- Location of Miltona, Minnesota
- Coordinates: 46°02′47″N 95°17′36″W﻿ / ﻿46.04639°N 95.29333°W
- Country: United States
- State: Minnesota
- County: Douglas

Area
- • Total: 0.67 sq mi (1.74 km^{2})
- • Land: 0.67 sq mi (1.74 km^{2})
- • Water: 0 sq mi (0.00 km^{2})
- Elevation: 1,398 ft (426 m)

Population (2020)
- • Total: 431
- • Density: 642.0/sq mi (247.88/km^{2})
- Time zone: UTC-6 (Central (CST))
- • Summer (DST): UTC-5 (CDT)
- ZIP code: 56354
- Area code: 218
- FIPS code: 27-42398
- GNIS feature ID: 2395336
- Website: https://miltona.org/

= Miltona, Minnesota =

City in Minnesota, United States

Miltona is a city in Douglas County, Minnesota, United States. The population was 431 at the 2020 census.

==History==
A post office called Miltona has been in operation since 1873. The city was named after Lake Miltona.

On July 18, 1970, a tornado hit Miltona, destroying or damaging 11 homes, 15 businesses and several farms, leaving a path of destruction that was a block and a half wide and three miles long.

==Geography==
According to the United States Census Bureau, the city has a total area of 0.67 sqmi, all land.

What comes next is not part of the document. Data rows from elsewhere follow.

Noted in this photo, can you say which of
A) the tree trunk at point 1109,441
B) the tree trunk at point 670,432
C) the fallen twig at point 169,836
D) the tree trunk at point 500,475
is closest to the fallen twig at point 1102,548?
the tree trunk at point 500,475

Minnesota State Highway 29 and County Highway 14 are two of the main routes in the community.

==Demographics==

Historical population
| Census | Pop. | Note | %± |
| 1930 | 89 |  | — |
| 1940 | 116 |  | 30.3% |
| 1950 | 150 |  | 29.3% |
| 1960 | 163 |  | 8.7% |
| 1970 | 172 |  | 5.5% |
| 1980 | 187 |  | 8.7% |
| 1990 | 181 |  | −3.2% |
| 2000 | 279 |  | 54.1% |
| 2010 | 424 |  | 52.0% |
| 2020 | 431 |  | 1.7% |
U.S. Decennial Census 2020 Census

===2010 census===
As of the census of 2010, there were 424 people, 165 households, and 112 families living in the city. The population density was 632.8 PD/sqmi. There were 184 housing units at an average density of 274.6 /sqmi. The racial makeup of the city was 99.3% White, 0.2% African American, 0.2% Native American, and 0.2% from two or more races. Hispanic or Latino of any race were 1.2% of the population.

There were 165 households, of which 39.4% had children under the age of 18 living with them, 50.9% were married couples living together, 10.9% had a female householder with no husband present, 6.1% had a male householder with no wife present, and 32.1% were non-families. 24.8% of all households were made up of individuals, and 11.5% had someone living alone who was 65 years of age or older. The average household size was 2.57 and the average family size was 3.06.

The median age in the city was 30.2 years. 30.4% of residents were under the age of 18; 8.8% were between the ages of 18 and 24; 28.6% were from 25 to 44; 18.5% were from 45 to 64; and 13.7% were 65 years of age or older. The gender makeup of the city was 51.4% male and 48.6% female.

===2000 census===
As of the census of 2000, there were 279 people, 117 households, and 78 families living in the city. The population density was 525.3 PD/sqmi. There were 123 housing units at an average density of 231.6 /sqmi. The racial makeup of the city was 98.92% White, 0.72% Native American, 0.36% from other races. Hispanic or Latino of any race were 0.72% of the population.

There were 117 households, out of which 34.2% had children under the age of 18 living with them, 53.8% were married couples living together, 11.1% had a female householder with no husband present, and 33.3% were non-families. 29.9% of all households were made up of individuals, and 16.2% had someone living alone who was 65 years of age or older. The average household size was 2.38 and the average family size was 2.90.

In the city, the population was spread out, with 29.0% under the age of 18, 8.2% from 18 to 24, 30.5% from 25 to 44, 15.1% from 45 to 64, and 17.2% who were 65 years of age or older. The median age was 31 years. For every 100 females, there were 111.4 males. For every 100 females age 18 and over, there were 100.0 males.

The median income for a household in the city was $28,333, and the median income for a family was $38,958. Males had a median income of $27,708 versus $19,583 for females. The per capita income for the city was $13,845. About 13.8% of families and 20.2% of the population were below the poverty line, including 31.5% of those under the age of eighteen and 14.8% of those 65 or over.